I can't believe the last thing I wrote here had a keyword "amusing." Nothing even vaguely amusing has happened since then. I'm no longer even sure how many days have passed since a 23 year-old man named Cho shot and killed 32 people, and then himself, at Virginia Tech. I've blogged about this on Crimespace, and commented on other people's posts about it. I have in fact become so saturated with the poison of this stuff that I believe it's made me physically ill.
I wonder how the news anchors stand it. I can no longer turn on CNN, which is difficult because CNN has become sort of a lifeline for me, my connection to the big wide world from here, behind the redwood curtain. The excessiveness of the coverage of "the massacre" has made me close to physically ill. I mean that literally. Either it's that or I'm coming down with something viral, which I seriously doubt.

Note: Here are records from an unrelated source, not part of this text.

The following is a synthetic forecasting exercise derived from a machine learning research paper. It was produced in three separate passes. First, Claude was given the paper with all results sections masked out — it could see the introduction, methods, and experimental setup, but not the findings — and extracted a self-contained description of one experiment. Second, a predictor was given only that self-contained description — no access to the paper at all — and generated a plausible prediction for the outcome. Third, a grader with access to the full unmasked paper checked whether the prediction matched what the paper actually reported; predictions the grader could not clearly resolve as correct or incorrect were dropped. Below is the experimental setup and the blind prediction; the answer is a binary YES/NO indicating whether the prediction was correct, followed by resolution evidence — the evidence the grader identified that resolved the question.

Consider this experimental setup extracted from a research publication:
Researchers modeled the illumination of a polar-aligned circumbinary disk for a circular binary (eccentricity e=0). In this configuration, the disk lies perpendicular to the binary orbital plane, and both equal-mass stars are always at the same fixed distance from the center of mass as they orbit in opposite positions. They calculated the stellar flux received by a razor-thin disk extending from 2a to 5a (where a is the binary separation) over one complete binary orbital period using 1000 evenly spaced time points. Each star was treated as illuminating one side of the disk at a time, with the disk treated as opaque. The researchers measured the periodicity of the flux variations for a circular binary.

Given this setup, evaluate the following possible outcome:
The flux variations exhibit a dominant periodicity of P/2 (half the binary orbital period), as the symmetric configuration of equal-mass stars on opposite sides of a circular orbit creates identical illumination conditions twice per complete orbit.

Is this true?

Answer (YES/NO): YES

But the excess has also given me some perspective. I woke up this morning with this in my head:
Mine eyes have seen the glory of the coming of the Lord,
He is trampling down the vintage where the grapes of wrath are stored,
He hath loosed the fateful lightning of his terrible swift sword,
His truth is marching on.
Why would the first verse of the Battle Hymn of the Republic be my first though upon waking? I think the key is in the second line.
I think, taking a very long view of the massacre and all the tragedy surrounding it (including the tragedy of Cho himself, a wasted individual who was mentally ill and never got the help that might have saved him and his victims) the time has come to trample down the vintage where the grapes of wrath are stored.
We need an end to violence, wherever it is found. Period. Full stop.
It has long been obvious that we need an end to the War in Iraq. But we also need an end to videogames in which characters are blown away routinely by boys too young to understand that if you shoot a person they don't just pop back up, like in a game. Those are the two ends of a continuum -- we need to change everything in between, too.
We need a culture in which compassion and kindness are valued in everyone, not consigned only to wimps and the Dalai Lama.